Other past and present EPA officials who have made similar moves include Administrator Andrew Wheeler, previously a contract lobbyist for the nation’s largest privately held coal company, and former air chief Bill Wehrum, a onetime industry lawyer who abruptly quit the agency last summer amid allegations that he had improperly intervened in a regulatory issue involving a client of his former firm.
Wheeler had unveiled the Clean Air Act cost-benefit proposal in early June; a document in the online regulatory docket shows that Raymond soon after had a call with Steve Lomax, environmental regulatory affairs director at Koch Companies Public Sector LLC, to answer "clarifying questions." Neither Raymond nor Lomax responded to written questions asking for more information about that call.

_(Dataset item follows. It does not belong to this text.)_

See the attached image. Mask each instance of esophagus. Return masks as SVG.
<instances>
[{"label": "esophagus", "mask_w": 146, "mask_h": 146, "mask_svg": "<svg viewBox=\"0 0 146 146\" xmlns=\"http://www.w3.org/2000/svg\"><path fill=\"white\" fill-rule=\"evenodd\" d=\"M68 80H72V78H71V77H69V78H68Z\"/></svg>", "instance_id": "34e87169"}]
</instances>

At the air-conditioning institute, spokesman Francis Dietz said officials there have had no contact "in any capacity" with Raymond since she left the organization last fall.
The group has not commented on the draft Clean Air Act rule published in June. Lobbying and work calendar records flagged by Accountable.US, which describes itself as a nonpartisan watchdog group, show that she had been repeatedly in contact with Ed Krenik, a senior principal and lobbyist with Bracewell LLP, whose clients include the air conditioning institute. In a phone interview, Krenik, declined to say what those meetings involved but said they had nothing do with the cost-benefit proposal or the institute.
Wheeler has described the proposed Clean Air Act rule as the first step in a long-term overhaul of the agency’s approach to cost-benefit analysis that will eventually be extended to future water, solid waste and toxics regulations.
Among environmental groups, the plan has sparked particular unease because of Wheeler’s assertion that it would bar the use of co-benefits as the "express rationale" for a major new air rule (E&E News PM, June 4). But the draft rule does not explicitly say that.
In response to a question at yesterday’s Science Advisory Board meeting, Raymond said that EPA could continue to account both for expected health benefits from reductions in pollutants directly targeted by a planned rule as well as the co-benefits stemming from cuts in other pollutants.
"I think there was a concern that the rule says more than it does," she said.
An SAB "work group" will now prepare a draft report on the proposed rule. The full panel plans to review it at a follow-up virtual meeting next month.
According to the board chairman, Michael Honeycutt, the final report should be out soon after, or well before EPA’s current deadline for finalizing the cost-benefit proposal in November.
Reporter Kevin Bogardus contributed.